◆ **SUPPLIED TEXT**:
True is often described as a king-maker or powerbroker. "It's not Ron Micheli who concerns me, it's the puppet master, Diemer True," Democratic Gov. Dave Freudenthal told the Casper Star-Tribune when asked about Micheli, a Republican gubernatorial candidate. True has pulled levers in the party as a national committeeman for the Wyoming GOP. The True family has collectively bankrolled the party for decades -- it was the top donor to Wyoming House and Senate candidates during the 1990s. On a national level, the family has donated hundreds of thousands of dollars to Republican candidates over the years. Diemer and his wife, Susie, have donated more than $200,000 to PACs and candidates for national office since 1989.

Typically, the donations went to pro-industry, anti-regulation candidates such as Wyoming's Cynthia Lummis and John Barrasso, as well as Heather Wilson, Steve Pearce and George W. Bush. True has also donated to Sen. James Inhofe of Oklahoma, noted for his attacks on the Environmental Protection Agency and his assertion that climate change is a "false notion." True himself served as chairman of the Independent Petroleum Association of America, a position from which he regularly urged the federal government to increase access to oil and gas development on public lands.

In July 2002, at a congressional hearing on natural gas supplies headed by Republican Rep. Barbara Cubin, a longtime friend, True complained about having a hard time gaining access to coalbed methane in the Powder River Basin because "it appears that the environmental extremists now have been targeting that play … I think the American public does not understand the vital role that energy plays in their own personal prosperity ... As a result, with NIMBY and I have even heard now we have the acronym NOPE, Not On Planet Earth, what has happened is that … those people who believe we need additional resources developed have been losing the public relations battle." In the same testimony, True said that violation of "a sense of place" was no basis for denying natural gas development on public land.

True was part of the Bush/Cheney energy task force, in which industry leaders influenced the administration's policies. As recently as 2006, he served on the board of Frontiers of Freedom, a neo-conservative, hard-right organization that calls itself the "antithesis of the green movement," fights against the Endangered Species Act and has recently taken up the torch of global warming skepticism. True also served on the board of the Mountain States Legal Foundation, a Denver-based property-rights, anti-environmental regulation group. (Former Interior secretaries Gale Norton and James Watt were also members.) The True Foundation, administered by the family, donates to a variety of local charities, but many of its big gives go to right-wing groups such as the Mountain States Legal Foundation, the Heritage Foundation and Capital Research Center.

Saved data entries
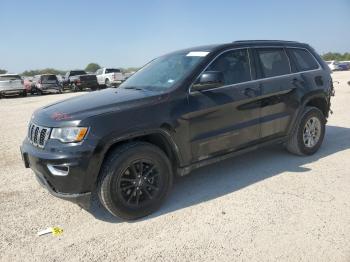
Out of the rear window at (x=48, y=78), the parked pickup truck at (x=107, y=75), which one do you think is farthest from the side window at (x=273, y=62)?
the parked pickup truck at (x=107, y=75)

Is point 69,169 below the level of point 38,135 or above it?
below

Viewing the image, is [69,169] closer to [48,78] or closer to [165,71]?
[165,71]

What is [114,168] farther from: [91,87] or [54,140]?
[91,87]

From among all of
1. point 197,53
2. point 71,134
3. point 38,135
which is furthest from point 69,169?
point 197,53

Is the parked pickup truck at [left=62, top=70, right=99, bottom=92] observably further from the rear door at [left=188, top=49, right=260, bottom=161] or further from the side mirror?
the side mirror

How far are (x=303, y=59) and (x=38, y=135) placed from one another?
4244 mm

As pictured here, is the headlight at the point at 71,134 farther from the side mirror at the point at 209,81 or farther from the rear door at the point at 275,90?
the rear door at the point at 275,90

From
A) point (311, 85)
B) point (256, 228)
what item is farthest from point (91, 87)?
point (256, 228)

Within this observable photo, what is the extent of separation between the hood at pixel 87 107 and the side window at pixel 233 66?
1028 millimetres

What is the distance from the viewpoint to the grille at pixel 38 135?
351 centimetres

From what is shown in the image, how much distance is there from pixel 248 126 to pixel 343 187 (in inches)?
54.9

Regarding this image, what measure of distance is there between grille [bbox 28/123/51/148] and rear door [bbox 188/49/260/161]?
1.58m

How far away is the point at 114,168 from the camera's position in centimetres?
348

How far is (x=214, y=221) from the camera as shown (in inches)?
141
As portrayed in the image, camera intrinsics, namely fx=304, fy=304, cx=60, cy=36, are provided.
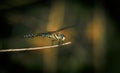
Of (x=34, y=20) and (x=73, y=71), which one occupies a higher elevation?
(x=34, y=20)

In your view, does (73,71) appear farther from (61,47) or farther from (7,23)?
(7,23)

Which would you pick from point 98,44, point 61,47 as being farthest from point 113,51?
point 61,47

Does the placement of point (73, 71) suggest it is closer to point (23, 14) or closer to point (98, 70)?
point (98, 70)

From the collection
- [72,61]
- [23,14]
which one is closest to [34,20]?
[23,14]

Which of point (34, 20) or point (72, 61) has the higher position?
point (34, 20)

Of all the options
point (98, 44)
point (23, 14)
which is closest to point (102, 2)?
point (98, 44)
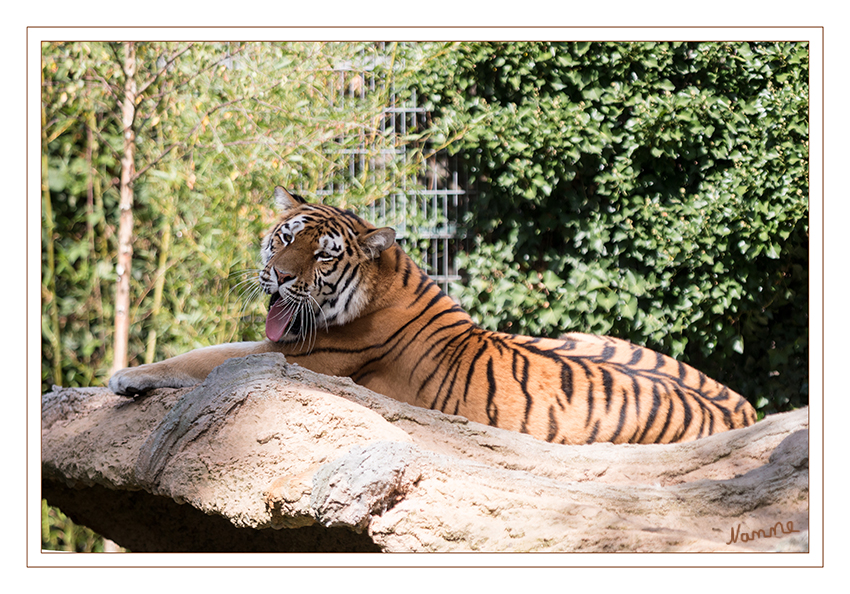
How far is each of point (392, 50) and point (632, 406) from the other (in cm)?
253

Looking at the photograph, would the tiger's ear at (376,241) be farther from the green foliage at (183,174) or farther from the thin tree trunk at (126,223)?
the thin tree trunk at (126,223)

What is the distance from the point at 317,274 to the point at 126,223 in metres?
1.43

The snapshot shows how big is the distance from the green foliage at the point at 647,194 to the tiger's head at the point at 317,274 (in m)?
1.54

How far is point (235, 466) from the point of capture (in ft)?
6.12

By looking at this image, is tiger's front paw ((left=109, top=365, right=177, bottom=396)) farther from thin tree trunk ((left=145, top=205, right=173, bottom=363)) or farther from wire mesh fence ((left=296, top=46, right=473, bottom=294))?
wire mesh fence ((left=296, top=46, right=473, bottom=294))

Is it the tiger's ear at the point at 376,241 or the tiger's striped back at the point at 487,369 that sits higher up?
the tiger's ear at the point at 376,241

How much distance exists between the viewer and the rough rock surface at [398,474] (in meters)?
1.63

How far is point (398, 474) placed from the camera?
1.63 metres

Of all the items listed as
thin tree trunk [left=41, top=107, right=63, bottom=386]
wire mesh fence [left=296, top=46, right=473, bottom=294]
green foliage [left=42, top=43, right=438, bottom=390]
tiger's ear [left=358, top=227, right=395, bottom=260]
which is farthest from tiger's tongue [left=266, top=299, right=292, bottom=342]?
wire mesh fence [left=296, top=46, right=473, bottom=294]

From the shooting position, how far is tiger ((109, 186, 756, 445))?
101 inches

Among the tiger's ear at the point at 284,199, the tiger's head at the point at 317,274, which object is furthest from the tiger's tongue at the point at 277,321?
the tiger's ear at the point at 284,199

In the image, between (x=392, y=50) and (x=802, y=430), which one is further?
(x=392, y=50)
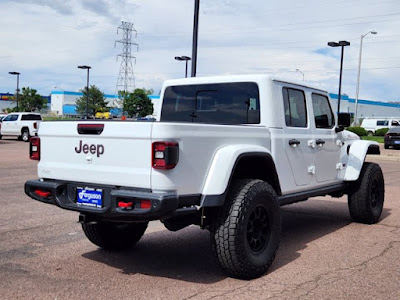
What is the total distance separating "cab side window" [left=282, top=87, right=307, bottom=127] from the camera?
18.5 feet

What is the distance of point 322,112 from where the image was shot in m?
6.57

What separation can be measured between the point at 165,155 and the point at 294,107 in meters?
2.42

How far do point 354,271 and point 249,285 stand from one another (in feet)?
3.92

◆ **TASKS FOR THIS EXERCISE**:
a - Answer these from the Diemer True passage:
(i) What role did True hold for the Wyoming GOP?
(ii) Which acronym did True say he had heard, and what does it stand for?
(iii) In which city is the Mountain States Legal Foundation based?
b - Duplicate the part of the Diemer True passage that opens with the words containing "True is often" and closes with "office since 1989.".
Use only the Diemer True passage.

◆ **ANSWERS FOR THIS EXERCISE**:
a -
(i) National committeeman
(ii) NOPE, which stands for Not On Planet Earth
(iii) Denver

b -
True is often described as a king-maker or powerbroker. "It's not Ron Micheli who concerns me, it's the puppet master, Diemer True," Democratic Gov. Dave Freudenthal told the Casper Star-Tribune when asked about Micheli, a Republican gubernatorial candidate. True has pulled levers in the party as a national committeeman for the Wyoming GOP. The True family has collectively bankrolled the party for decades -- it was the top donor to Wyoming House and Senate candidates during the 1990s. On a national level, the family has donated hundreds of thousands of dollars to Republican candidates over the years. Diemer and his wife, Susie, have donated more than $200,000 to PACs and candidates for national office since 1989.